Permutation test for cluster overlap fractions
Source:R/cluster_perm.R
cluster_overlap_perm_test.RdPerforms a permutation test to assess whether the observed fraction of converts with overlap is significantly different from what would be expected by chance. Tests overlap at facility, floor, and room levels.
Usage
cluster_overlap_perm_test(
clusters,
dna_aln,
seq2pt,
adm_seqs,
adm_pos_pt_seqs,
dates,
surv_df,
facility_trace,
floor_trace,
room_trace,
nperm = 1000,
num_cores = detectCores() - 1
)Arguments
- clusters
A named numeric vector of cluster assignments.
- dna_aln
A DNA alignment object (used for isolate IDs).
- seq2pt
A named vector mapping sequence IDs to patient IDs.
- adm_seqs
A vector of sequence IDs which correspond to admission positive sequences.
- adm_pos_pt_seqs
A vector of sequence IDs for patients who are admission positive.
- dates
A named vector mapping sequence IDs to dates.
- surv_df
A data frame with surveillance data.
- facility_trace
A matrix with patient IDs as row names and dates as column names.
- floor_trace
A matrix with floor-level trace data (same structure as
facility_trace).- room_trace
A matrix with room-level trace data (same structure as
facility_trace).- nperm
Number of permutations to perform. Default 1000.
- num_cores
Number of cores for parallel processing.

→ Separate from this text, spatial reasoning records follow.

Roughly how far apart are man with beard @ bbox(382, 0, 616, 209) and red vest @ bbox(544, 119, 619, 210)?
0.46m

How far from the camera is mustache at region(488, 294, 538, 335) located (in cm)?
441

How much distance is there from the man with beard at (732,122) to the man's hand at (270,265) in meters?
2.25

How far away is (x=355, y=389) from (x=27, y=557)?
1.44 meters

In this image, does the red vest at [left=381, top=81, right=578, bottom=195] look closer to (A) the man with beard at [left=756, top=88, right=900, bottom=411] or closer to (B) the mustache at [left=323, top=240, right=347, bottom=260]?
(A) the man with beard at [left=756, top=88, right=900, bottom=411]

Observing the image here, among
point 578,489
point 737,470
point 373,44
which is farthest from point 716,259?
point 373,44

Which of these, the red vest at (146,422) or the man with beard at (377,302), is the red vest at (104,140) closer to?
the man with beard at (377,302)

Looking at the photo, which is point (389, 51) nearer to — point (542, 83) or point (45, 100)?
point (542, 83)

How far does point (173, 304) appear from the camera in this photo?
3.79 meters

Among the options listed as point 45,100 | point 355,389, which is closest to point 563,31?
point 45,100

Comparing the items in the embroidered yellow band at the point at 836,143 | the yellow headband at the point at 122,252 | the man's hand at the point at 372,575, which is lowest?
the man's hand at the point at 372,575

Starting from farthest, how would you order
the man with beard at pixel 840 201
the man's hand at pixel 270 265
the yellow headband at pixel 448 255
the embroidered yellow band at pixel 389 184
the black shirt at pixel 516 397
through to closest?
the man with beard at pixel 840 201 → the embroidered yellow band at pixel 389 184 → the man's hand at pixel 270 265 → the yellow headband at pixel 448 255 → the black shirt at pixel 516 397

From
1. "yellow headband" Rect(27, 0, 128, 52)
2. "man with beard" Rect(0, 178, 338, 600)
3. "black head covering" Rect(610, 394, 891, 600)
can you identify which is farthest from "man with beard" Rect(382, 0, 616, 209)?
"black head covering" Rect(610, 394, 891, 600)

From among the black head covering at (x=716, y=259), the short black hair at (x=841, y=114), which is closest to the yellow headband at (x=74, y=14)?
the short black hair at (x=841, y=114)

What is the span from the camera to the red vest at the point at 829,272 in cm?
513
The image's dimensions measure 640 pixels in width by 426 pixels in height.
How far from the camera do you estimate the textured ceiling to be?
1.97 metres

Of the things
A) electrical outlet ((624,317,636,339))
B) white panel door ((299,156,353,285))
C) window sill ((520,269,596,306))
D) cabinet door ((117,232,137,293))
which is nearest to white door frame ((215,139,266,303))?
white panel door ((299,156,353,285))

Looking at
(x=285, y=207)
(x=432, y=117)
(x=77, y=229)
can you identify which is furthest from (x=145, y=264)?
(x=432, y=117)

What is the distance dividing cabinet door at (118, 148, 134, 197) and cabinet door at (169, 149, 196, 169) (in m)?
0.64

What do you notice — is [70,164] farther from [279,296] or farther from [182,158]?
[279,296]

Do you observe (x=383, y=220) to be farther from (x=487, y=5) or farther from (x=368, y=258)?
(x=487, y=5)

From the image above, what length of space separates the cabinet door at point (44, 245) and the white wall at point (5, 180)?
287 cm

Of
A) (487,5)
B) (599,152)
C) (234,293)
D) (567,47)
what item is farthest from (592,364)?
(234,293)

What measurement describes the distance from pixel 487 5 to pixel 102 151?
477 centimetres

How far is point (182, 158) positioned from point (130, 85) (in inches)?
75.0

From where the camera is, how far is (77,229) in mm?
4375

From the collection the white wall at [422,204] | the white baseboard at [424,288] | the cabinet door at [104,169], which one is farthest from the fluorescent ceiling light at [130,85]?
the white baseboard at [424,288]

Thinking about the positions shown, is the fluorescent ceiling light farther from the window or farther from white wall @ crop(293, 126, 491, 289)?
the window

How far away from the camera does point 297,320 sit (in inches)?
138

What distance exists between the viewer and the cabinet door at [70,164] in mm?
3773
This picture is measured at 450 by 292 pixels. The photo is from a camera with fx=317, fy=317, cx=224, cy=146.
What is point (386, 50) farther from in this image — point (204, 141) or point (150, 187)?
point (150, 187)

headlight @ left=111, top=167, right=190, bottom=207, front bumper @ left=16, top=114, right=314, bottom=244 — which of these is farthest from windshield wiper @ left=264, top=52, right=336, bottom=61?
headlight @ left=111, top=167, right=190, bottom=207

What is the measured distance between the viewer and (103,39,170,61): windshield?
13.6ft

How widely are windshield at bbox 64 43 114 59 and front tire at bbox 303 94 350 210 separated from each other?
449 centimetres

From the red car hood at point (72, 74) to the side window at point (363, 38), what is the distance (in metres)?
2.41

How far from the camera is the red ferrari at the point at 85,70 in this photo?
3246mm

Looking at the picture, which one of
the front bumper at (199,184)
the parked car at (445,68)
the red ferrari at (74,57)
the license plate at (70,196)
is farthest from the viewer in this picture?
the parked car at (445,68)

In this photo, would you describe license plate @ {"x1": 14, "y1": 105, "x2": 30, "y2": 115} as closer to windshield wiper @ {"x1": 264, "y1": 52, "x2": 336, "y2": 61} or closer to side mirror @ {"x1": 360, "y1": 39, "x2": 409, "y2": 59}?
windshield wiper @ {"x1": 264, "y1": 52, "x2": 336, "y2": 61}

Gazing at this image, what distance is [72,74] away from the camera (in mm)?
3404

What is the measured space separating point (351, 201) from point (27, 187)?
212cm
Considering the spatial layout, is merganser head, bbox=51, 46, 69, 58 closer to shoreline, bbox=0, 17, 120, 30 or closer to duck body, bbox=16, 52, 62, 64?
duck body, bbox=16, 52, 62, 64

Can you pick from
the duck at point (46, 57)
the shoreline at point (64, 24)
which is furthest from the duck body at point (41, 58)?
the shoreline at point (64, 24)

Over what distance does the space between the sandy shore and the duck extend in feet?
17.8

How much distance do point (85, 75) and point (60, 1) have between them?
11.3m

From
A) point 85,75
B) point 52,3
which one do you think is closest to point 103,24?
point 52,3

Default is
detectCores() - 1.
Value
A list containing:
observed: A named list with facility, floor, room, seq_facility, seq_floor, seq_room per-cluster fractions for observed dataobserved_n_overlap: A named list (same trace types) of per-cluster converts-with-overlap counts (numerators) behind the observed fractionsobserved_n_converts: A named list (same trace types) of per-cluster convert counts (denominators) behind the observed fractionspermuted: A numeric array of dimensions (n_clusters, 6 trace_types, nperm) of per-cluster fractionspermuted_n_overlap: A numeric array (same dimensions) of per-cluster converts-with-overlap counts (numerators)permuted_n_converts: A numeric array (same dimensions) of per-cluster convert counts (denominators)valid_clusters: A numeric vector of cluster IDs that have more than one patient
The numerator/denominator components let callers compute a pooled,
convert-weighted fraction (sum(n_overlap) / sum(n_converts)) across clusters
and sequence types, rather than averaging the per-cluster fractions.